In 1163, after Pope Alexander III prohibited clergymen from performing bloodletting procedures on their parishioners, barbers—skilled with razors and steady hands—began to offer the service to their patrons; along with trims and shaves of course.

Known as barber-surgeons, they also pulled teeth, set bones, treated wounds, and provided amputations. Ambroise Pare, a 16th-century French physician who’s considered the father of modern surgery, started his career as a barber-surgeon.

Barber Pole
Antique turned and painted wooden barber pole, c. late 19th century. The red and white barber pole advertised more than a haircut in the nineteenth century.

The colors of the striped barber pole are linked to bloodletting, with red representing blood and white representing the bandages used to stop the bleeding. The pole itself is symbolic of the stick that a patient would squeeze in order to make his veins stand out for the procedure.

When barber poles began to appear in America, the color blue was added; either as a symbol of the veins cut during bloodletting, or as a show of patriotism to the American flag.

Bloodletting Today

By the late 1800s, bloodletting had fallen out of favor, as new treatments and technologies emerged, and studies by prominent physicians began to cast serious doubts on the effectiveness of the practice.

Exercise set:
a) Decide whether each statement agrees with the passage on barber-surgeons: (i) barbers began offering bloodletting after Pope Alexander III prohibited clergymen from performing it; (ii) Ambroise Pare ended his career as a barber-surgeon; (iii) in the barber pole's colors, white stands for blood. Answer yes or no for each, and quote the deciding words of the passage.
b) According to the passage on barber-surgeons, what does the pole itself symbolize?
c) Print the part of the passage on barber-surgeons from "Known as barber-surgeons, they" to "the nineteenth century.".

Extracted entries:
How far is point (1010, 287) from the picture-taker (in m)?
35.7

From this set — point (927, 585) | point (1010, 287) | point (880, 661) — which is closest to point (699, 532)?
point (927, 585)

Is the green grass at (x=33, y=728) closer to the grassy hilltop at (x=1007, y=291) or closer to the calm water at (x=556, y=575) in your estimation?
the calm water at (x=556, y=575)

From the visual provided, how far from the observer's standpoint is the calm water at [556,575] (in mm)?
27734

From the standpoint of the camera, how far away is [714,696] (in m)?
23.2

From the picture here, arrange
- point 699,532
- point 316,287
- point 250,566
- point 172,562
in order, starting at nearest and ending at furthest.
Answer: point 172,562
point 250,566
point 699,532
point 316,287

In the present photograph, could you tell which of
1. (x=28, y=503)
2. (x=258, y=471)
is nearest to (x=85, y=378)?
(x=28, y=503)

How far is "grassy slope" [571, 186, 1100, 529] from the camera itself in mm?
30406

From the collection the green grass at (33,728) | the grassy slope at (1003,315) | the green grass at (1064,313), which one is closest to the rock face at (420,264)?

Answers by item:
a)
(i) Yes: "after Pope Alexander III prohibited clergymen from performing bloodletting procedures on their parishioners, barbers—skilled with razors and steady hands—began to offer the service to their patrons"
(ii) No: "started his career as a barber-surgeon"
(iii) No: "red representing blood and white representing the bandages used to stop the bleeding"

b) It symbolizes the stick that a patient would squeeze to make his veins stand out for the bloodletting procedure.

c)
Known as barber-surgeons, they also pulled teeth, set bones, treated wounds, and provided amputations. Ambroise Pare, a 16th-century French physician who’s considered the father of modern surgery, started his career as a barber-surgeon.

Barber Pole
Antique turned and painted wooden barber pole, c. late 19th century. The red and white barber pole advertised more than a haircut in the nineteenth century.